Billet 8 – Moyen-Âge – Christine de Pizan et Anastaise, enlumineresse

Dernière mise à jour : 10 avr. 2023


Christine de Pizan dans son étude, Recueil de la reine, v. 1410–1414, f. 4r

(Harley MS 4431), British Library


Tout a commencé il y a plusieurs années, avec un texte mentionnant celui de Dorothy Miner, intitulé Anastaise and her sisters : Women artists of the Middle Ages.[1] Comment? Il y avait des enlumineuses au XVe siècle? Une porte dérobée venait de s’entrebâiller. Ce n’est que récemment que j’ai lu le texte de Miner, transcription d’une conférence donnée en 1972. Au surplus, d’autres se sont intéressées à elle, dont Inès Villela-Petit qui m’a fait connaître la figure de Christine de Pizan, écrivaine et copiste, à la tête d’un atelier de production de ses propres manuscrits. Anastaise vivait à Paris au début du XVe siècle et a été engagée par Christine de Pizan (1365-1431) pour illustrer quelques-uns de ses manuscrits. Celle-ci fait son éloge dans le Livre de de la Cité des Dames, un livre étonnant, féministe avant l’heure, où Christine examine en détail les stéréotypes féminins et invoque des figures de saintes, mythologiques ou historiques pour les réfuter.

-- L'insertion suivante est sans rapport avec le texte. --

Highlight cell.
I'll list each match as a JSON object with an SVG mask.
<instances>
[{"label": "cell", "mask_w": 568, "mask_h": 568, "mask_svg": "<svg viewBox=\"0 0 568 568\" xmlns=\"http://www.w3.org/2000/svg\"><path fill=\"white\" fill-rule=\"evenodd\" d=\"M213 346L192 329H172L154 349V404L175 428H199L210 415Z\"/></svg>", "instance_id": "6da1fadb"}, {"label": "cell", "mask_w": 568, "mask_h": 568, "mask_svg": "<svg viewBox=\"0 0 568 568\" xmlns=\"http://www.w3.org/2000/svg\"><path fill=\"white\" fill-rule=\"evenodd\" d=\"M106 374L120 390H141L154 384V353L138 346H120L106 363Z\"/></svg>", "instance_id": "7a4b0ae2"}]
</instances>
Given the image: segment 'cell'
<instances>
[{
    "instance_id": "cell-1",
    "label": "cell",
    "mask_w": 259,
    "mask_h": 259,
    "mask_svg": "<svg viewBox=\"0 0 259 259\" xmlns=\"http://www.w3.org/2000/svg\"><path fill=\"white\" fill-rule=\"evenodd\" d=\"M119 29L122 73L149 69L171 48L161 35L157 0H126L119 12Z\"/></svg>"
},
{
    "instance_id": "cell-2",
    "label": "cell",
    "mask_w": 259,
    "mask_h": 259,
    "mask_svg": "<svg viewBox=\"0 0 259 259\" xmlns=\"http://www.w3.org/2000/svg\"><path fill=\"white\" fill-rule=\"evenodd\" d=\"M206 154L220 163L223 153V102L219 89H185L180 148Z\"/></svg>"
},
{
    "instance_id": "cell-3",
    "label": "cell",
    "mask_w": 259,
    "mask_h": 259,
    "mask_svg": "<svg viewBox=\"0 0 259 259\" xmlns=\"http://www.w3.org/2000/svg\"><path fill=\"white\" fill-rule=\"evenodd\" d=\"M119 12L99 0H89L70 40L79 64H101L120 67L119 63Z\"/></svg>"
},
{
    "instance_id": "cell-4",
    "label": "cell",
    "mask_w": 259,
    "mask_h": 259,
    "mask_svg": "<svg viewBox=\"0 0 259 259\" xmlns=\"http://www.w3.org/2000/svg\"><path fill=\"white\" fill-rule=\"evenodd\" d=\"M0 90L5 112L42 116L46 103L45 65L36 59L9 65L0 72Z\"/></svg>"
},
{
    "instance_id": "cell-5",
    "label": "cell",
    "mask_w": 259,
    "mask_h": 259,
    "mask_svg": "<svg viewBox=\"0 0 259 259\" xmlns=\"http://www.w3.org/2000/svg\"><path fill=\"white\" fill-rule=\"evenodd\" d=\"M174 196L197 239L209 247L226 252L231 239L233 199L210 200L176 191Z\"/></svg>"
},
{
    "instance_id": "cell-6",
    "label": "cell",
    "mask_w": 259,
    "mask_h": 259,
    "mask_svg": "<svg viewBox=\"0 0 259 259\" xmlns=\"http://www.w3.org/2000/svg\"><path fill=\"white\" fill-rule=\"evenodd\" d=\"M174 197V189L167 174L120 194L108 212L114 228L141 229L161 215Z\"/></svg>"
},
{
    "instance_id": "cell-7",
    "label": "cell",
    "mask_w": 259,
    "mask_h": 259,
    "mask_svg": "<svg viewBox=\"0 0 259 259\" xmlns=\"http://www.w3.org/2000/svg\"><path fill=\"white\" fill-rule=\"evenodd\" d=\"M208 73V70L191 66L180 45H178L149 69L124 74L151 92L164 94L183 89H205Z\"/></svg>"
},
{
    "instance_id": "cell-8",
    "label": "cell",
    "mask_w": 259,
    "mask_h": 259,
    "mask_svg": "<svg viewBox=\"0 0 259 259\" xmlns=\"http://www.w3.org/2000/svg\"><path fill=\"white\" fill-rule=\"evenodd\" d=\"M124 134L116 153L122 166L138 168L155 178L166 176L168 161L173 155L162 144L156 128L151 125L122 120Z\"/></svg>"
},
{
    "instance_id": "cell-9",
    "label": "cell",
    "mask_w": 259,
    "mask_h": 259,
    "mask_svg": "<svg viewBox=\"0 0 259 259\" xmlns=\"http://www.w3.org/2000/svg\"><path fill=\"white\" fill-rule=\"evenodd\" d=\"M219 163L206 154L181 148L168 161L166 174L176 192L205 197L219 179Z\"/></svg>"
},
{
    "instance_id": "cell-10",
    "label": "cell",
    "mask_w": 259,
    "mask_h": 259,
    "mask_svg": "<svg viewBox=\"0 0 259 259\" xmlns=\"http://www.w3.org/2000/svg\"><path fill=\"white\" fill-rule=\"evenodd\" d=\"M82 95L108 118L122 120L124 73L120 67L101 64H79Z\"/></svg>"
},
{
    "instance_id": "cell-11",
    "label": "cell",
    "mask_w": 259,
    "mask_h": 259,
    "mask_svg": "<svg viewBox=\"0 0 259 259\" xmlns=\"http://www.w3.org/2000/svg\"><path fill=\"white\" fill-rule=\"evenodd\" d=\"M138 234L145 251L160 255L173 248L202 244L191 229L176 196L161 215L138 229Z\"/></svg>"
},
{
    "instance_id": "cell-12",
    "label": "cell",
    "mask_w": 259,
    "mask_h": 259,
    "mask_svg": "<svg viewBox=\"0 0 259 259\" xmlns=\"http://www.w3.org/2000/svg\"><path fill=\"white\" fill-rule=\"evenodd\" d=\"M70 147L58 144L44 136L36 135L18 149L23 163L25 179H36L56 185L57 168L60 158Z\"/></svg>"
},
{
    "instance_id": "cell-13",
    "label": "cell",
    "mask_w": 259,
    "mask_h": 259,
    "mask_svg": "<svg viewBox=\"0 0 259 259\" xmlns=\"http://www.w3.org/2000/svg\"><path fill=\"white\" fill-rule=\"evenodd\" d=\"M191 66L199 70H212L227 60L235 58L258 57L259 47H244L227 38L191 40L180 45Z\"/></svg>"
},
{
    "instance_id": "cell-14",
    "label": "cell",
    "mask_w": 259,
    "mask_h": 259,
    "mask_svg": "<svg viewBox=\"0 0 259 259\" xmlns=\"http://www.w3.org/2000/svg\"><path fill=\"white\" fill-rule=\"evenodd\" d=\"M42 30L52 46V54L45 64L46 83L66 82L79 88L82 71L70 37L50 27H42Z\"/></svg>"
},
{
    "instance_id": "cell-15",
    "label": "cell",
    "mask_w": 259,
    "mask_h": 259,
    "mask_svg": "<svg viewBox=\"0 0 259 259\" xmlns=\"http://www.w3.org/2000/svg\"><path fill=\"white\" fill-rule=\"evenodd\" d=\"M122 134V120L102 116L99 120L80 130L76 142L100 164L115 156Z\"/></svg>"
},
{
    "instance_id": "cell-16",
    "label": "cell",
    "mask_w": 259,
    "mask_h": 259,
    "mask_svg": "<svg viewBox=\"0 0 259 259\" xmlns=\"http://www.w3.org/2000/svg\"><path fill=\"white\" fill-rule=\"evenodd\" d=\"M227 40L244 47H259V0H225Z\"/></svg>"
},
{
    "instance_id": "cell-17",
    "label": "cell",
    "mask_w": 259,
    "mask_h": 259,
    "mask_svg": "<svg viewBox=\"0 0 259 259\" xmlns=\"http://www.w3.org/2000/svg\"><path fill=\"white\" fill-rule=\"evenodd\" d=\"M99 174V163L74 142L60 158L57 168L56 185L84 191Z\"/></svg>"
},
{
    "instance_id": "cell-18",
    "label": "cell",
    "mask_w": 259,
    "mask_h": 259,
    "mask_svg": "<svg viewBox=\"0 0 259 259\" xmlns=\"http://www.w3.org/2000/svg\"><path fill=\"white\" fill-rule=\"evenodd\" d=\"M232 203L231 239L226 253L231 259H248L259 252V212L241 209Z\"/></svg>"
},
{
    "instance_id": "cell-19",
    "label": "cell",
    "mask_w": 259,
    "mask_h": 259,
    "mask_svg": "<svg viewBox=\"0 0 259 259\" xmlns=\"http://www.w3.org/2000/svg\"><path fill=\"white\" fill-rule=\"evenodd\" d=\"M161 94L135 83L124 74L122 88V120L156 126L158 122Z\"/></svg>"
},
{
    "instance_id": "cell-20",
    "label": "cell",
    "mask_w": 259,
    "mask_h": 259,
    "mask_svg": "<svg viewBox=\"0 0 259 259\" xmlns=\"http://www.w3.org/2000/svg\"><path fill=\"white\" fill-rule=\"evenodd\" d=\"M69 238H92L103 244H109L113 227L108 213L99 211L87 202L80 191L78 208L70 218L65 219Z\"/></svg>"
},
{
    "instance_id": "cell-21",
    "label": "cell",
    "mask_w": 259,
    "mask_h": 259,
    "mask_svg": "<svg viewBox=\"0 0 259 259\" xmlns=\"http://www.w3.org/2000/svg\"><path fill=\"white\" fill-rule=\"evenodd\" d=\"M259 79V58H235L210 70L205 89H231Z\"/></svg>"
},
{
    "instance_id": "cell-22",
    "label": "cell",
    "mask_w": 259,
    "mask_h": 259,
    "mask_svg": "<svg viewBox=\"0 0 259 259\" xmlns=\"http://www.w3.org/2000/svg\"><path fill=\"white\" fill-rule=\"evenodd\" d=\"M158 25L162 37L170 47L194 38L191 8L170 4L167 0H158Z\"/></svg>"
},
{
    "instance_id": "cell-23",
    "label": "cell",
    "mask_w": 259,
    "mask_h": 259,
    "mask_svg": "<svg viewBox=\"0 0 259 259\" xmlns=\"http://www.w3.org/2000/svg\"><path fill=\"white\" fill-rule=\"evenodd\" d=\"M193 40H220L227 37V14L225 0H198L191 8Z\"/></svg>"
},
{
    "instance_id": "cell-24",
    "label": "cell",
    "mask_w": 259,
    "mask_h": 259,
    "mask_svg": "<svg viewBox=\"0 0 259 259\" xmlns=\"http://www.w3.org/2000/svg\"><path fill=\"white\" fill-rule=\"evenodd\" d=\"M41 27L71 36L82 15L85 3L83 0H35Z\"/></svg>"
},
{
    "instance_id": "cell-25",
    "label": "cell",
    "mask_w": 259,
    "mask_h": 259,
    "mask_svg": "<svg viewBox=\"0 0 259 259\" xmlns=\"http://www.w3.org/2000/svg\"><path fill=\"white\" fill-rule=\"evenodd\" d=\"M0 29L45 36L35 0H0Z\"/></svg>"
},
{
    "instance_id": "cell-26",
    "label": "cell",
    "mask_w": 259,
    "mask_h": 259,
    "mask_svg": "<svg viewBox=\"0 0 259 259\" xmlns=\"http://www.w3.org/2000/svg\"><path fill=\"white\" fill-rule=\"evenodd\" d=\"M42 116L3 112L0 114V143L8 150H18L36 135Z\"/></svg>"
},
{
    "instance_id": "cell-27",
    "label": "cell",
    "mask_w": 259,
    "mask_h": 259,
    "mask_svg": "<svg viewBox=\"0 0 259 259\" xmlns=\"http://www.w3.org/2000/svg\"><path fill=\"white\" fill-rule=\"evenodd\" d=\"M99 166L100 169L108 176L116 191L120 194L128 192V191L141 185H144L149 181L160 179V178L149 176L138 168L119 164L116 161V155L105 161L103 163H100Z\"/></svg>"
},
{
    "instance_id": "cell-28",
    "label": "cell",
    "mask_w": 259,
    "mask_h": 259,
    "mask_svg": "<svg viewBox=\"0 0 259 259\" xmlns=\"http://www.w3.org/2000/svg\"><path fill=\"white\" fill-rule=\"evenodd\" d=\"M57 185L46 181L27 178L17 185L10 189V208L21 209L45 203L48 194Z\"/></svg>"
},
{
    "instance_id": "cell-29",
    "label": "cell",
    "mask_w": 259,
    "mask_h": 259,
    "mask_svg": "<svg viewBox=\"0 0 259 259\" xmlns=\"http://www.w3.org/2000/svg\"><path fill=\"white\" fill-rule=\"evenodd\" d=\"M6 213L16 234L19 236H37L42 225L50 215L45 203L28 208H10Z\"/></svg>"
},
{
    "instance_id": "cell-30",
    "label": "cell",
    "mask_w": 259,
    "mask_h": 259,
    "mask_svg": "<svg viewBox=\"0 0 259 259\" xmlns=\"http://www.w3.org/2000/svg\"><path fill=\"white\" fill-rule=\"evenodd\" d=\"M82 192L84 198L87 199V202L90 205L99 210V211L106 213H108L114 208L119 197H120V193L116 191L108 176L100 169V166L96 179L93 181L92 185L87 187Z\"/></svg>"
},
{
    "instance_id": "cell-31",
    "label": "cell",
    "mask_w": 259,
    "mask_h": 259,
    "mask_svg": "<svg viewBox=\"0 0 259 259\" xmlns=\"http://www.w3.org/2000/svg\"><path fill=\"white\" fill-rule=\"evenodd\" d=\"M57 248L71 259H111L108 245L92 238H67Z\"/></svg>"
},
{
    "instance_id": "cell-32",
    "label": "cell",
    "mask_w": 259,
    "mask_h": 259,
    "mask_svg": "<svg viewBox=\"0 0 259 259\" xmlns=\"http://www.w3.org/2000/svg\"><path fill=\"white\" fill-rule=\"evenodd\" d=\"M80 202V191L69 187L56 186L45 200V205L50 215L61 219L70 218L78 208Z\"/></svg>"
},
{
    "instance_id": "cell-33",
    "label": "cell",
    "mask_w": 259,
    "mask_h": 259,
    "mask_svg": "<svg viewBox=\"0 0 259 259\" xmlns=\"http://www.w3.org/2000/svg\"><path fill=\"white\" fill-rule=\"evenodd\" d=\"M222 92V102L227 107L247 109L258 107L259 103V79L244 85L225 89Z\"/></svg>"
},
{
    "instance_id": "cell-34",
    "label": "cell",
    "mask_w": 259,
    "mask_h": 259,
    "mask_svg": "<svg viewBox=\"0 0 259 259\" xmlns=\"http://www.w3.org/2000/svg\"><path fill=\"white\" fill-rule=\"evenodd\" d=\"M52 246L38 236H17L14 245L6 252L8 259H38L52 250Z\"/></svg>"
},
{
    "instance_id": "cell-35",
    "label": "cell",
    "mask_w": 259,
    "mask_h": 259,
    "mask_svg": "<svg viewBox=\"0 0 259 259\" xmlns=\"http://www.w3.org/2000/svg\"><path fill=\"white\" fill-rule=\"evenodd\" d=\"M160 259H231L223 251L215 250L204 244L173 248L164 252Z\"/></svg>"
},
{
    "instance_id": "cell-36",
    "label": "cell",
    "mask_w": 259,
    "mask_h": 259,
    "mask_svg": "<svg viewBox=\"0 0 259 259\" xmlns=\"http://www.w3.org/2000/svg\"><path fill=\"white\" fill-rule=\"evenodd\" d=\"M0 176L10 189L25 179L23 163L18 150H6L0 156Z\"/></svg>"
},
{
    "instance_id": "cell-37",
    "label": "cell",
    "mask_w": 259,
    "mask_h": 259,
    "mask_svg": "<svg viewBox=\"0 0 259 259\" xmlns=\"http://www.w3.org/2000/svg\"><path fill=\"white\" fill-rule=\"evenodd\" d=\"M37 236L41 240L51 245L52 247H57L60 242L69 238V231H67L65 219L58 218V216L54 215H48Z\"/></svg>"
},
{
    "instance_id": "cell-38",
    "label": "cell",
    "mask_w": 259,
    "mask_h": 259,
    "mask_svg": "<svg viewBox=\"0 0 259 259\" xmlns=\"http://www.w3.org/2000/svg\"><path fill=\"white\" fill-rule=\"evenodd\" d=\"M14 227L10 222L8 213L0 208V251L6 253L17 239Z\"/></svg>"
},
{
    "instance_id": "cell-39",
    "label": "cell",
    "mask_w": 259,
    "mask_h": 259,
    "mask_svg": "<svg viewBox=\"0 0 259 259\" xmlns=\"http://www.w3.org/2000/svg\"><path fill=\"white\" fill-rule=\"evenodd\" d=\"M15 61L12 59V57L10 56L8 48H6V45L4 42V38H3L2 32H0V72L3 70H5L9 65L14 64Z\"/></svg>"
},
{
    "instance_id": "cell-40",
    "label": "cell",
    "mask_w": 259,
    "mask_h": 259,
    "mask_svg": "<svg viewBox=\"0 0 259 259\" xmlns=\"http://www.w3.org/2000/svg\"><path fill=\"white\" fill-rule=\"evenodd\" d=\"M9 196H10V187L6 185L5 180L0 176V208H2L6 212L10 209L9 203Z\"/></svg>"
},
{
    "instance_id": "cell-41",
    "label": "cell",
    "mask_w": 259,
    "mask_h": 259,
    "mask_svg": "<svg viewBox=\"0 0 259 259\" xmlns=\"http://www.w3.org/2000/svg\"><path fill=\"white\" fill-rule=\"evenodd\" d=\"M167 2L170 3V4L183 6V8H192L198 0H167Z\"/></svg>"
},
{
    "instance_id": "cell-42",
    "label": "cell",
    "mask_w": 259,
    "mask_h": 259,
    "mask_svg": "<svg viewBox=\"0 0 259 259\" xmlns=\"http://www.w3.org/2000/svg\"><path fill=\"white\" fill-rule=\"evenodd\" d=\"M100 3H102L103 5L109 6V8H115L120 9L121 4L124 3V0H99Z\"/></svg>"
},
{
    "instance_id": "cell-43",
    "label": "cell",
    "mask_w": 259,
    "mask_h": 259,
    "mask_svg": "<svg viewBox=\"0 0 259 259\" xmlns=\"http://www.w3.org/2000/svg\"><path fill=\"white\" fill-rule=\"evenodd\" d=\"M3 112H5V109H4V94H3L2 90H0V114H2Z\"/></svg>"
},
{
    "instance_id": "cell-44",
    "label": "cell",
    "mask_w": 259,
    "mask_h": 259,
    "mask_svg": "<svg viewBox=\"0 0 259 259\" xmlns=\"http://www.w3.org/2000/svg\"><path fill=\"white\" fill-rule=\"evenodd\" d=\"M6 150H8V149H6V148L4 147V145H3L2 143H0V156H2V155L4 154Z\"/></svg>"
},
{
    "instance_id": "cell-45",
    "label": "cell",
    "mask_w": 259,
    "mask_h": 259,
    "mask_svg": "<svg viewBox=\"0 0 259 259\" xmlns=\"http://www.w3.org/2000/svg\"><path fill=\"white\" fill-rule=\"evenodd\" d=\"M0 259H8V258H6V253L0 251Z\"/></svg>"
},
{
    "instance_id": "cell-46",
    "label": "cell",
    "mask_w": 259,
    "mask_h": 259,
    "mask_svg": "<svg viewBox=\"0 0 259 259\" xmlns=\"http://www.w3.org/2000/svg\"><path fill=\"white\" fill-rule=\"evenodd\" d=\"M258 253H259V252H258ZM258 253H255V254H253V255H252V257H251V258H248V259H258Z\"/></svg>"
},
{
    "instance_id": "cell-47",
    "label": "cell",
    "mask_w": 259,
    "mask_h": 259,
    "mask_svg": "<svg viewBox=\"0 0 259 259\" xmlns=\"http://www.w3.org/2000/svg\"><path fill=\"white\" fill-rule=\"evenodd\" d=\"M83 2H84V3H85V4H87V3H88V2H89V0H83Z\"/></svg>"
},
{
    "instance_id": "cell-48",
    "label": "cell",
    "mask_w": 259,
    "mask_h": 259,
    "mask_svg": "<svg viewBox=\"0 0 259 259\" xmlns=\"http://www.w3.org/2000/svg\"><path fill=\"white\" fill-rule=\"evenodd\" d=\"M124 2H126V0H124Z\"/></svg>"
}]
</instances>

Jusqu’à maintenant, j’ai retracé l’histoire de moniales, enlumineuses comme Ende ou à la tête de scriptoria comme les abbesses Herrade de Landsberg et Hildegarde de Bingen. Pizan est leur équivalent, mais laïque, et écrivait pour son propre compte. La fin du Moyen Âge voit le développement d’ateliers laïcs où copistes et enlumineurs reçoivent des commandes pour reproduire des manuels scolaires ou des manuscrits précieux, textes sacrés ou livres d’heures; ils sont régis par des corporations. Il y a aussi un autre cas de figure dans la production de manuscrits : celui des grands princes qui avaient les moyens d’engager des enlumineurs à leur usage exclusif ou qui passaient commande à des ateliers ou des enlumineurs. Vous connaissez peut-être un manuscrit célèbre, Les Très Riches Heures du duc de Berry, œuvre des frères Limbourg. Ceux-ci entrent au service du duc de Bourgogne Philippe le Hardi en 1404.[2] Autre enlumineur de profession, Jean Le Noir, qui travailla notamment pour Bonne de Luxembourg, duchesse de Normandie, et dont la fille Bourgot était « enlumineresse de livres », selon l’expression de l’époque.[3] Mais qui sont Christine de Pizan et Anastaise?

Christine de Pizan, proto-féministe

Christine instruisant 4 hommes, Recueil de la reine, v. 1410–1414, f. 259v (Harley MS 443), British Library


Plusieurs sites Web, livres et encyclopédies la qualifient de « première femme écrivain » ou « first professional woman writer ». La mention « première femme écrivain » me semble négliger des écrivaines comme Herrade et Hildegarde : elles sont soit oubliées ou mises à l’écart parce qu’elles sont des moniales. Pourtant, bien d’autres religieux ne sont pas ainsi rejetés, les Pères de l’Église en premier lieu, et Hildegarde de Bingen est bien un « Père » de l’Église. Première écrivaine professionnelle serait plus exact, à mon sens, même si assurément d’autres auteures ont existé et dont on ne sait pas si elles étaient rémunérées pour ce faire : Sappho, par exemple, la poétesse de la Grèce ancienne (VIIe-VIe siècles avant notre ère). Il y a aussi les nombreuses femmes philosophes de la même Grèce ancienne, qui ont probablement écrit, mais dont aucune trace ne subsiste.[4] Et combien d’autres que la recherche finira par faire connaître.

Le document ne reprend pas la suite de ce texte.